There's no Biblical proof of the early church celebrated what we call the "Lord's supper" on Sunday - if we choose to believe that, fine, but we can't base a doctrine on that.
If we want to understand that Peter WAS, in fact, the first Bishop of Rome, then I'd have to believe that the CC went back that far. I can't make a commitment as to how far back it goes, but I do believe it was the first church, or denomination if you will.
The reasoning for the idea Peter was the first bishop is rooted in flawed hermeneutics and extremely bad scholarship - because a comparison of the Greek words "Petros" (Peter) and "Petra" (rock) reveal that Jesus was NOT referring to Peter as the "rock" upon which He would build His church. He was referring to
Peter's confession that Jesus was "Christ, the Son of the living God" as the thing upon which He would build His church, according to the Greek.
If so, I can accept that the CC changed to Sunday IF that's how far back we want to go.
Otherwise, we have to keep to the idea that the Apostles themselves changed the celebration day from Saturday to Sunday and keep the CC out of this.

- Tasks to perform:
- 1) Answer these questions from the post on Sunday worship:
(a) Which two Greek words does the writer compare?
(b) According to the writer, on what did Jesus say He would build His church?
(c) If the Apostles made the change, from which day to which day did they move the celebration?
- 2) List every word or phrase that appears inside quotation marks in the post on Sunday worship.
- 3) Write out the stretch of the post on Sunday worship from "The reasoning for" through "to the Greek.".
The data that follow have no connection to the post on Sunday worship.

- Stored data:
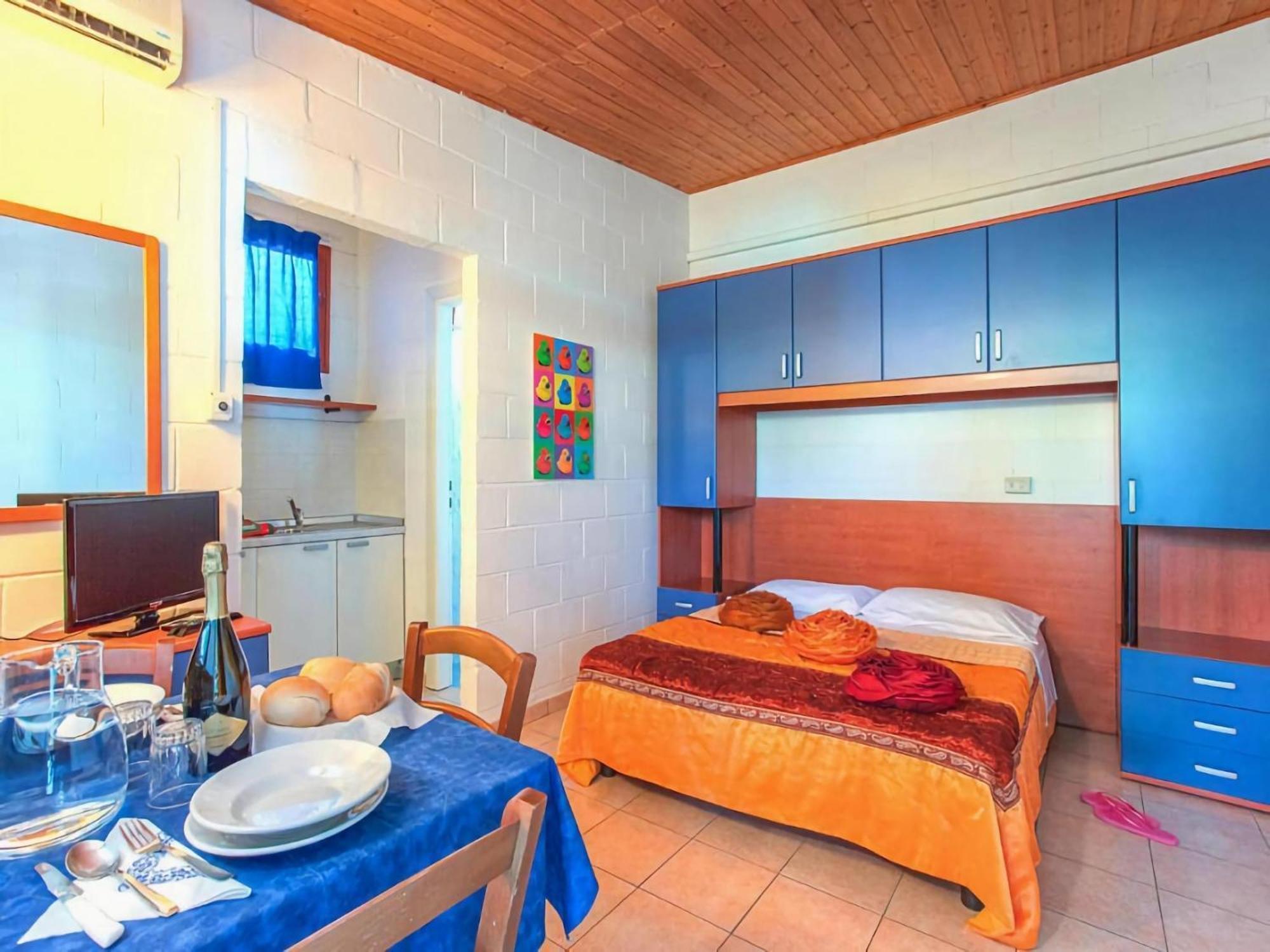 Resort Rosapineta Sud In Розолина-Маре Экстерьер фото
...
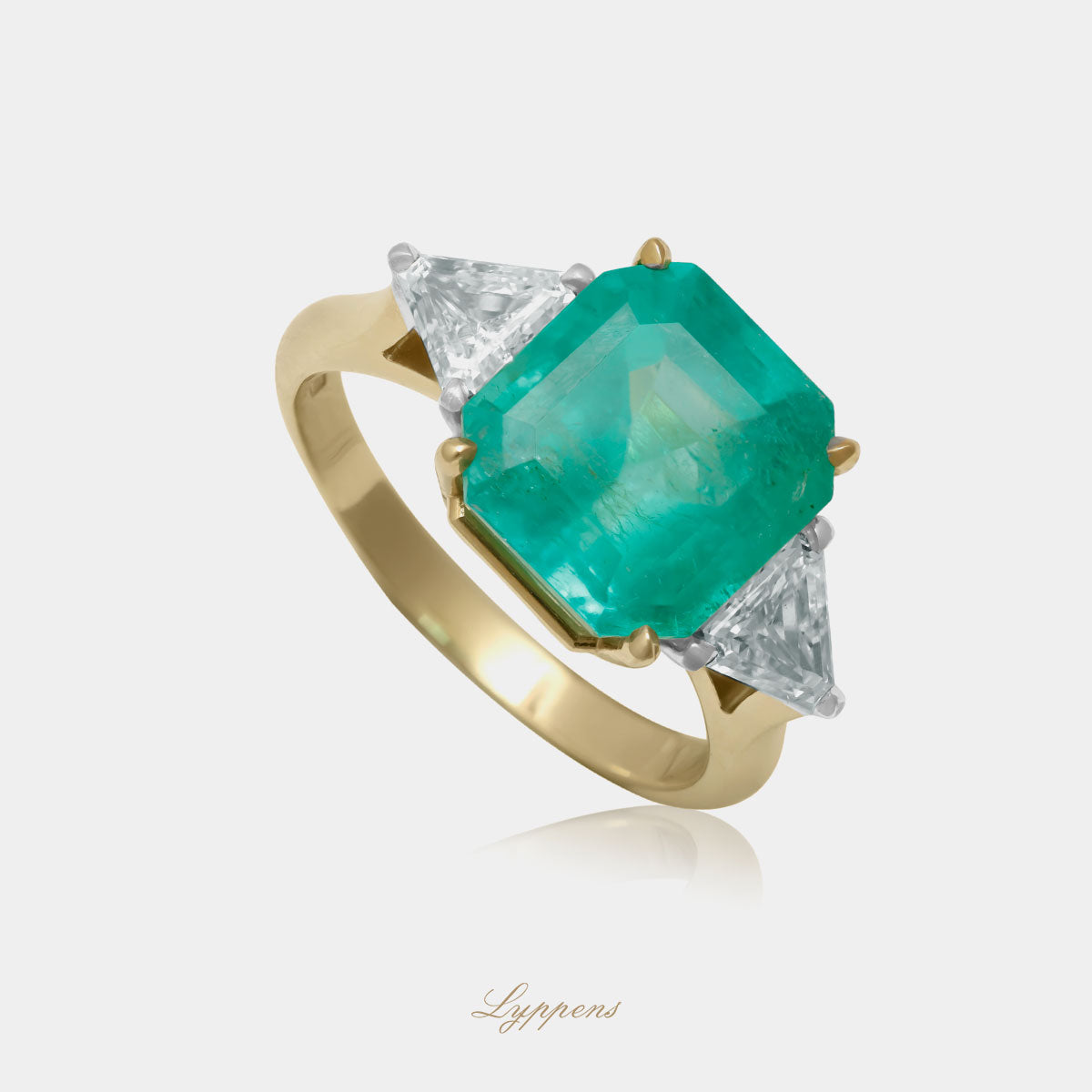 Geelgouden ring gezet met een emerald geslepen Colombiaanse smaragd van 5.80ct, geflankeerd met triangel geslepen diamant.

- Solutions to each task:
- 1)
(a) "Petros" (Peter) and "Petra" (rock)
(b) Peter's confession that Jesus was "Christ, the Son of the living God"
(c) From Saturday to Sunday

- 2)
- "Lord's supper"
- "Petros"
- "Petra"
- "rock"
- "Christ, the Son of the living God"

- 3)
The reasoning for the idea Peter was the first bishop is rooted in flawed hermeneutics and extremely bad scholarship - because a comparison of the Greek words "Petros" (Peter) and "Petra" (rock) reveal that Jesus was NOT referring to Peter as the "rock" upon which He would build His church. He was referring to
Peter's confession that Jesus was "Christ, the Son of the living God" as the thing upon which He would build His church, according to the Greek.